The sign says it all at Les Olson Jewelers: Artists at Play.
For Bob and Rob Shinsky, the father-and-son duo who run the show in Palm Harbor, Florida, “work” is not the right word for what they do. Both are jewelers who love to design and make jewelry themselves – so much so that custom jewelry is their business emphasis, and arranging a future layout with more shop than showroom is a distinct possibility.

So, when the Miss Florida USA and Miss Florida Teen USA organization chose the Shinskys and their store as partners to make the 2023 pageant winners’ official crown rings, it was a perfect match. Caroline Dixon herself, Miss Florida USA, approached them. Rob took the lead on her ring, while Bob made the ring for Sharlysse Nelson, Miss Florida Teen USA.

“It means the world to us,” Rob says. Although this experience is not their first with celebrities, it is possibly the biggest, garnering national attention – and a sense of responsibility to provide the ring that will carry Dixon to the next level, Miss USA.

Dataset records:
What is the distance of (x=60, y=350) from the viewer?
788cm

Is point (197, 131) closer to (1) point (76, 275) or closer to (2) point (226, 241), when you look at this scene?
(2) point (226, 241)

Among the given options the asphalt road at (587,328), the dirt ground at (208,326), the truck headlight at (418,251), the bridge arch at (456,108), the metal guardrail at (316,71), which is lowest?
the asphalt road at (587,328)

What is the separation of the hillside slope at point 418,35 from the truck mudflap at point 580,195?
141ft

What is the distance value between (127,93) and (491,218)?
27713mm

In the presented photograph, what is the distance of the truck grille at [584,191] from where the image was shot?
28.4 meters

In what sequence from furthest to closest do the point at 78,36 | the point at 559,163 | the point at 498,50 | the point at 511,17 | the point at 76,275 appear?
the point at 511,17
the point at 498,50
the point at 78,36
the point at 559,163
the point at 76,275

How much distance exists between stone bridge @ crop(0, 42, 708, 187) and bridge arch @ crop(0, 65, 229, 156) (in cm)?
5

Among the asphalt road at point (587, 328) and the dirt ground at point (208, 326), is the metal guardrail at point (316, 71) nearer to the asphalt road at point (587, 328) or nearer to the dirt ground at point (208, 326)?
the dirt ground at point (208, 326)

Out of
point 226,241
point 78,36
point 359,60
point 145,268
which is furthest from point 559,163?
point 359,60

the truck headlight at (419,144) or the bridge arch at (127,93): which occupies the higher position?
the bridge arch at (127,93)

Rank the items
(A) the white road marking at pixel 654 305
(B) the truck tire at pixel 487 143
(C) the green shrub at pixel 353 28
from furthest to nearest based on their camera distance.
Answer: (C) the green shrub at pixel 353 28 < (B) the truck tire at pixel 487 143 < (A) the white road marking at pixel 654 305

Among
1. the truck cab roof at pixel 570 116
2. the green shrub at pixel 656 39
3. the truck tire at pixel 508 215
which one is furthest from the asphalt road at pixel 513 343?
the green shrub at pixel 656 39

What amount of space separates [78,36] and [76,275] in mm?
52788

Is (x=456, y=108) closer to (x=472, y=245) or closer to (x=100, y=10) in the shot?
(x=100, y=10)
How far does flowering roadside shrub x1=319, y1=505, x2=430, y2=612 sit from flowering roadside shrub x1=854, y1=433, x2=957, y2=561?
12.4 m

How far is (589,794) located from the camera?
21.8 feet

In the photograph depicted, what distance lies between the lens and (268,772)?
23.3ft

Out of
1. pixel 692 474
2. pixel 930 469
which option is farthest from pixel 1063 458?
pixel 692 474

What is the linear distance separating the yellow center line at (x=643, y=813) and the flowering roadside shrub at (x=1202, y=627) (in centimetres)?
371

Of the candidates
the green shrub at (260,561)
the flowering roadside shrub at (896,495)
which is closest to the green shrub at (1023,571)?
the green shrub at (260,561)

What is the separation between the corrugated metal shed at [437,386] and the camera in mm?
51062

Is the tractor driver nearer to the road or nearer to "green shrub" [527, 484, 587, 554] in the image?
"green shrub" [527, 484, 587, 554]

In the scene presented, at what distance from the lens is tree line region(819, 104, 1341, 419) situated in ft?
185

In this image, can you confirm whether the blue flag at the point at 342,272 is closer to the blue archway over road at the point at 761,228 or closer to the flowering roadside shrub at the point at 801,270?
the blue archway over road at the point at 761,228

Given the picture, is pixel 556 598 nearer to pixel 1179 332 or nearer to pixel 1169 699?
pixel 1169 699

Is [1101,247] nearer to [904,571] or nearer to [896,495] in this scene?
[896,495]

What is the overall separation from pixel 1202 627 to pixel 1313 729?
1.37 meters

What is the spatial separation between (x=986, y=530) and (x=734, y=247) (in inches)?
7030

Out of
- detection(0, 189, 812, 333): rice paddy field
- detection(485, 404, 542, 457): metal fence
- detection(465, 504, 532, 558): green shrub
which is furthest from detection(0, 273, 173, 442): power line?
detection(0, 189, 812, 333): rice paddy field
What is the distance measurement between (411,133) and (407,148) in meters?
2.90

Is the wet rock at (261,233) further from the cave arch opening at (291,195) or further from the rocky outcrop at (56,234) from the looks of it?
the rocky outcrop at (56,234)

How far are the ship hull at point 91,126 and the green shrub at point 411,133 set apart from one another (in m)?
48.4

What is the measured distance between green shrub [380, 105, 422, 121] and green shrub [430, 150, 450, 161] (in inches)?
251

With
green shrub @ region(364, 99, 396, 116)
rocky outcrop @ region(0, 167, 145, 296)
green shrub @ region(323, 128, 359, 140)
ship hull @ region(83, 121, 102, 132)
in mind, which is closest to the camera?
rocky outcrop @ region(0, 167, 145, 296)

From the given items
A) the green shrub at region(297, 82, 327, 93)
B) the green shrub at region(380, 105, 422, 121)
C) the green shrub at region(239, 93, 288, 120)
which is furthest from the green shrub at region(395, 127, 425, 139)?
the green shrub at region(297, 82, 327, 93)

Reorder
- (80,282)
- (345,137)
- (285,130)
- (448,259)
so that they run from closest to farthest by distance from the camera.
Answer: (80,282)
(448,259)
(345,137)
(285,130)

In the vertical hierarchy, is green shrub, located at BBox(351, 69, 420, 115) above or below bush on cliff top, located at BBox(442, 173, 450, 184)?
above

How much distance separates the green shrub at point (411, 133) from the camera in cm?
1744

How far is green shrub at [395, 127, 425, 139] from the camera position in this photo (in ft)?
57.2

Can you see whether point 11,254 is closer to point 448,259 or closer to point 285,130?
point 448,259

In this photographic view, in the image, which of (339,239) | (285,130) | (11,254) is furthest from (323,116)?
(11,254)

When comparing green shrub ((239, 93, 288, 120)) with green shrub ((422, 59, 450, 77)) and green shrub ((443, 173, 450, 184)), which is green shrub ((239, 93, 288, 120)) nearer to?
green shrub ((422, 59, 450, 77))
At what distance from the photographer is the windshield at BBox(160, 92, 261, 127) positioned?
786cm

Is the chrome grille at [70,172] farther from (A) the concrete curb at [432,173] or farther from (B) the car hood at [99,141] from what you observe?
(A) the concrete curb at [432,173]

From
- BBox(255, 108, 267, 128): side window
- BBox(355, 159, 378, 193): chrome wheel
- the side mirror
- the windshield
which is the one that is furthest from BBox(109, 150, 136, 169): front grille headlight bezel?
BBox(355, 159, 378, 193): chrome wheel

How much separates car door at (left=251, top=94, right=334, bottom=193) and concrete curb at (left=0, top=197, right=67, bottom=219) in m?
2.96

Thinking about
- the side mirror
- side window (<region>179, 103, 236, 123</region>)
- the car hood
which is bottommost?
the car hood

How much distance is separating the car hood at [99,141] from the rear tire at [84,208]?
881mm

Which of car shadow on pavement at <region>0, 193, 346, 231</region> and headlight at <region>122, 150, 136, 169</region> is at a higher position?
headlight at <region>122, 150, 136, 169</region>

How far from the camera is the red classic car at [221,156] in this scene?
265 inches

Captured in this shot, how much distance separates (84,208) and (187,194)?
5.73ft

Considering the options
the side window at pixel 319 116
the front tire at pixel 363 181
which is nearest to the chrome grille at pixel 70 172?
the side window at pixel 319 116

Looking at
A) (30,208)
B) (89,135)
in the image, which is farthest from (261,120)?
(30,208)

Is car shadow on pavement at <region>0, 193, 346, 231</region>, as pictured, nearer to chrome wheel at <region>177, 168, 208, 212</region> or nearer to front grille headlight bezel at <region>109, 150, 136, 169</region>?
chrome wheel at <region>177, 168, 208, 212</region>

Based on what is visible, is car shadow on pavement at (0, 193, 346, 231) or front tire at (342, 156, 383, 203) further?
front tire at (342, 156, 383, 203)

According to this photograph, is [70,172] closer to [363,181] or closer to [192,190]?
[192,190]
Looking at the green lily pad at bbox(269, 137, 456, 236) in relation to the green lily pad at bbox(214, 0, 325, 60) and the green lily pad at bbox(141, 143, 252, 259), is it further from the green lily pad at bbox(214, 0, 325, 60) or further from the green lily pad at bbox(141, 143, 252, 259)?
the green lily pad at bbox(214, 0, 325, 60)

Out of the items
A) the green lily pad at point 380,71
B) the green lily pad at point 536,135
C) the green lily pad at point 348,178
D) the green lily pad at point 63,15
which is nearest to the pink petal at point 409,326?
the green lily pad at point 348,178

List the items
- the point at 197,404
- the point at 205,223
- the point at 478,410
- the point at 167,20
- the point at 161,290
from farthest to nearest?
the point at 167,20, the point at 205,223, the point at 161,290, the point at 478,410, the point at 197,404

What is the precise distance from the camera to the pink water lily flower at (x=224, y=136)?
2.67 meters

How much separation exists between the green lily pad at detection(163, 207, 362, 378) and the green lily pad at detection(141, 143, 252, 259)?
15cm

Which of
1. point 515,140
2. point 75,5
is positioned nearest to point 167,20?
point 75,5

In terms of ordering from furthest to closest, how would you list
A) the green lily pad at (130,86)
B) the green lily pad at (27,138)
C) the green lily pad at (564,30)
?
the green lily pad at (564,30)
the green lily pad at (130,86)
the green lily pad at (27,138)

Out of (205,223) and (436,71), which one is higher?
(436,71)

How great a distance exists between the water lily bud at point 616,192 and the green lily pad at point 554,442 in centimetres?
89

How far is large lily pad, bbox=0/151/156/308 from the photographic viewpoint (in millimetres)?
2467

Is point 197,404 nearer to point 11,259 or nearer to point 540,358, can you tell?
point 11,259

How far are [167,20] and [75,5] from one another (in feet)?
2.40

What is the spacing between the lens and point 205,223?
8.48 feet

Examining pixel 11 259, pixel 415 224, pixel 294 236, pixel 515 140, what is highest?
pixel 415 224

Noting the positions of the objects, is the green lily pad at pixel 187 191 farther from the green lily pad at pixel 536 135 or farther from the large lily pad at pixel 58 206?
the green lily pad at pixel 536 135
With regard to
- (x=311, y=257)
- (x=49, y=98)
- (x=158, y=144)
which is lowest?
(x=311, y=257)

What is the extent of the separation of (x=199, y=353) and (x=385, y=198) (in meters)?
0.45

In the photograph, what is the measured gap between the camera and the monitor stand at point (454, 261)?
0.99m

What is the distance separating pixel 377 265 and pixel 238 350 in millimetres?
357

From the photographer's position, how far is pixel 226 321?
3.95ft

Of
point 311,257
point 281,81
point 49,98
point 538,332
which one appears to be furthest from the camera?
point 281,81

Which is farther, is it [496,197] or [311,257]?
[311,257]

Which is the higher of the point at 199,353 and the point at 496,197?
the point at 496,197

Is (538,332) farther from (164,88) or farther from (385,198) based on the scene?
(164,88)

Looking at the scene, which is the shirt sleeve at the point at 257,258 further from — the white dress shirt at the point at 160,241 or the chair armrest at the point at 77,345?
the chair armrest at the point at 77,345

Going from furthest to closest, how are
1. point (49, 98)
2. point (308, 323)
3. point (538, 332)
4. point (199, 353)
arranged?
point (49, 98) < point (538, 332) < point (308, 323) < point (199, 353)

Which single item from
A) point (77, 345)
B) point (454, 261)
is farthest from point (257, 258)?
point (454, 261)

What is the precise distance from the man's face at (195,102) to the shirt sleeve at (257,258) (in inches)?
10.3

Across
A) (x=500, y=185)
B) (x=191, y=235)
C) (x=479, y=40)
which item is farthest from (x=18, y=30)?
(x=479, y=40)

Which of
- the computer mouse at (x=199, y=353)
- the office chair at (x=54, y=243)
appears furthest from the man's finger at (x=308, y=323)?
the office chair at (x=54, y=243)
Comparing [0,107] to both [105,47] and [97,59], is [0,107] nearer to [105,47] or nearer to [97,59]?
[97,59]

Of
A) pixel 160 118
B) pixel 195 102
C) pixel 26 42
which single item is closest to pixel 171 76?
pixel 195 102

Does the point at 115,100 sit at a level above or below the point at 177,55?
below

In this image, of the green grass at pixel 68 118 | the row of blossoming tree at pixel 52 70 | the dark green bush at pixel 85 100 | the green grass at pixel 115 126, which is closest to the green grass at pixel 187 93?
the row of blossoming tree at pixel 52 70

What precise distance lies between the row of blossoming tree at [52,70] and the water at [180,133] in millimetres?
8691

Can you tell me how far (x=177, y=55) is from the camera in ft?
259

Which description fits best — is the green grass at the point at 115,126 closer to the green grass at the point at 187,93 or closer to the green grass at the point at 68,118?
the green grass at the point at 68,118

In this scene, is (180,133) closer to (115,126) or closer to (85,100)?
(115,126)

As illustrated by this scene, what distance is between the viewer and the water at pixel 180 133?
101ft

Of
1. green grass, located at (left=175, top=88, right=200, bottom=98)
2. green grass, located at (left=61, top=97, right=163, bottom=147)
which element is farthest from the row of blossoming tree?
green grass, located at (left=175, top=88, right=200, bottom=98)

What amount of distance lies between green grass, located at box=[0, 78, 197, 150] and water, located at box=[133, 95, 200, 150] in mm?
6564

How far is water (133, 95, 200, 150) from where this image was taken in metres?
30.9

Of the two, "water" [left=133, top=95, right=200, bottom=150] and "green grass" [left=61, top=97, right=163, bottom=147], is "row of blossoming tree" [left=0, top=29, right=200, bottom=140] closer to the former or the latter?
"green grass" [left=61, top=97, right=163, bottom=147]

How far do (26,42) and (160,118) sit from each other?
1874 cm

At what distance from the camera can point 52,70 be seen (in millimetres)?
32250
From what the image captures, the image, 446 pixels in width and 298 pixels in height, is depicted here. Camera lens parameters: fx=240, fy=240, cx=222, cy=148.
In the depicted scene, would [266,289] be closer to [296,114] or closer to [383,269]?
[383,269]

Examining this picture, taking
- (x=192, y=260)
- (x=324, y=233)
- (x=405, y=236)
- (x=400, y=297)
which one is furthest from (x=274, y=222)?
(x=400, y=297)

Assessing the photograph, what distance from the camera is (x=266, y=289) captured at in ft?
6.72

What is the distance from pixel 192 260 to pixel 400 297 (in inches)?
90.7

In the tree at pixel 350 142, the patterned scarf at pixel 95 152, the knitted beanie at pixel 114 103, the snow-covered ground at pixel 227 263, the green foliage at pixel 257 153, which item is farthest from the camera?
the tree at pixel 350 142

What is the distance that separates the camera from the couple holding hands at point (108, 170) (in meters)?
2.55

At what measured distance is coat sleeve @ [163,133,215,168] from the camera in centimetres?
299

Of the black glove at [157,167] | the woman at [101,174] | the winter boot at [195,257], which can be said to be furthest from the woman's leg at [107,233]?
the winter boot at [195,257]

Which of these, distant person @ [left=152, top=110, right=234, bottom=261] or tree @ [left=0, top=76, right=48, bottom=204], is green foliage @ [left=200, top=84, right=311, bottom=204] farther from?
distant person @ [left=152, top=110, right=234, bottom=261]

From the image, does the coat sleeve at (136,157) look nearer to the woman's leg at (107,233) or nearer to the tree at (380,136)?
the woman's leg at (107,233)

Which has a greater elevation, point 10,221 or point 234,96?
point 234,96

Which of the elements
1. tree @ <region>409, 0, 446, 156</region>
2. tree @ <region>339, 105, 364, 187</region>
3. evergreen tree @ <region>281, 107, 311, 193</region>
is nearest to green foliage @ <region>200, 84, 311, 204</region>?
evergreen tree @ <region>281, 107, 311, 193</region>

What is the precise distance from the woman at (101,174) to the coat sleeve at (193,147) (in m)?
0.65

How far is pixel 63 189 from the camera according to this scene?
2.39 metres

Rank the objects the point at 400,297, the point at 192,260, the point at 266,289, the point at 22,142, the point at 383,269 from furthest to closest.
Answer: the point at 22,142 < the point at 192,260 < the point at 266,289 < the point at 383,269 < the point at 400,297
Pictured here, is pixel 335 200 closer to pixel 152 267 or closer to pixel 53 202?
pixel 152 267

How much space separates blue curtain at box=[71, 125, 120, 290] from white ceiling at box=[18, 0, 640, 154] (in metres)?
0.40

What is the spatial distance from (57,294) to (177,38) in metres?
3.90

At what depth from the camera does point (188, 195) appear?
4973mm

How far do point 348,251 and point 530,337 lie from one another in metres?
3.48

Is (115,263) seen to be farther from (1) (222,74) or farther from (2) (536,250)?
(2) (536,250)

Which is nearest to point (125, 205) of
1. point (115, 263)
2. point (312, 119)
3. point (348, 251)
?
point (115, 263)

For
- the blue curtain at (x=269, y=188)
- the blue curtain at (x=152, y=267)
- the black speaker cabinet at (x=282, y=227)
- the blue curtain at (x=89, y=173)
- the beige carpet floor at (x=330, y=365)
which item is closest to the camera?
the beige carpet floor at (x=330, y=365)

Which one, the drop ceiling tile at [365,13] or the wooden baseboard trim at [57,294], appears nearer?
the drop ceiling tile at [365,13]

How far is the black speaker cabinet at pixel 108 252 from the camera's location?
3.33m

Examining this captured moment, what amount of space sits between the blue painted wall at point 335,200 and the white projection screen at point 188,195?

Aim of the exercise: Resume the article about the Shinskys making the Miss Florida pageant crown rings, picking up right after its last sentence.

Reply:
“The ring has to mirror what the crown looks like, so the challenge is to scale down and find the aspect ratio to account for how it fits around the head and how it fits around the finger,” Rob says.
Bob found his challenge for the Teen ring went a little smoother: “You make a CAD model to see how it comes out, you then check your design and make the necessary adjustments, and this model came out right the first time,” he says. “I showed the model to our team, and they all agreed, it looks great.”
While Rob has grown up in the jewelry business, visiting the store and making sculptures with the wax since he was 4 years old, Bob came into it as a young man, first learning to use his brother-in-law’s polishing machine in his mother’s basement in Scranton, Pennsylvania.
Soon Bob was repairing jewelry in the area – until he was laid off.
“You know what, I vowed never to be laid off again,” he says.

While working for a wholesaler in Binghamton, New York, where he met his jeweler wife Pam, Bob spent the late 1970s saving his earnings bit by bit, buying a hammer one month, a tweezer the next, two pliers the next. Finally in 1980 Bob and Pam started their business as a manufacturing jeweler serving jewelers all over New York and Pennsylvania.
In 1988, tired of the cold, they decided to look to the sunny South for an opportunity.
“I was looking for someone who was retiring or who was ill and looking to get out of the business,” he recalls.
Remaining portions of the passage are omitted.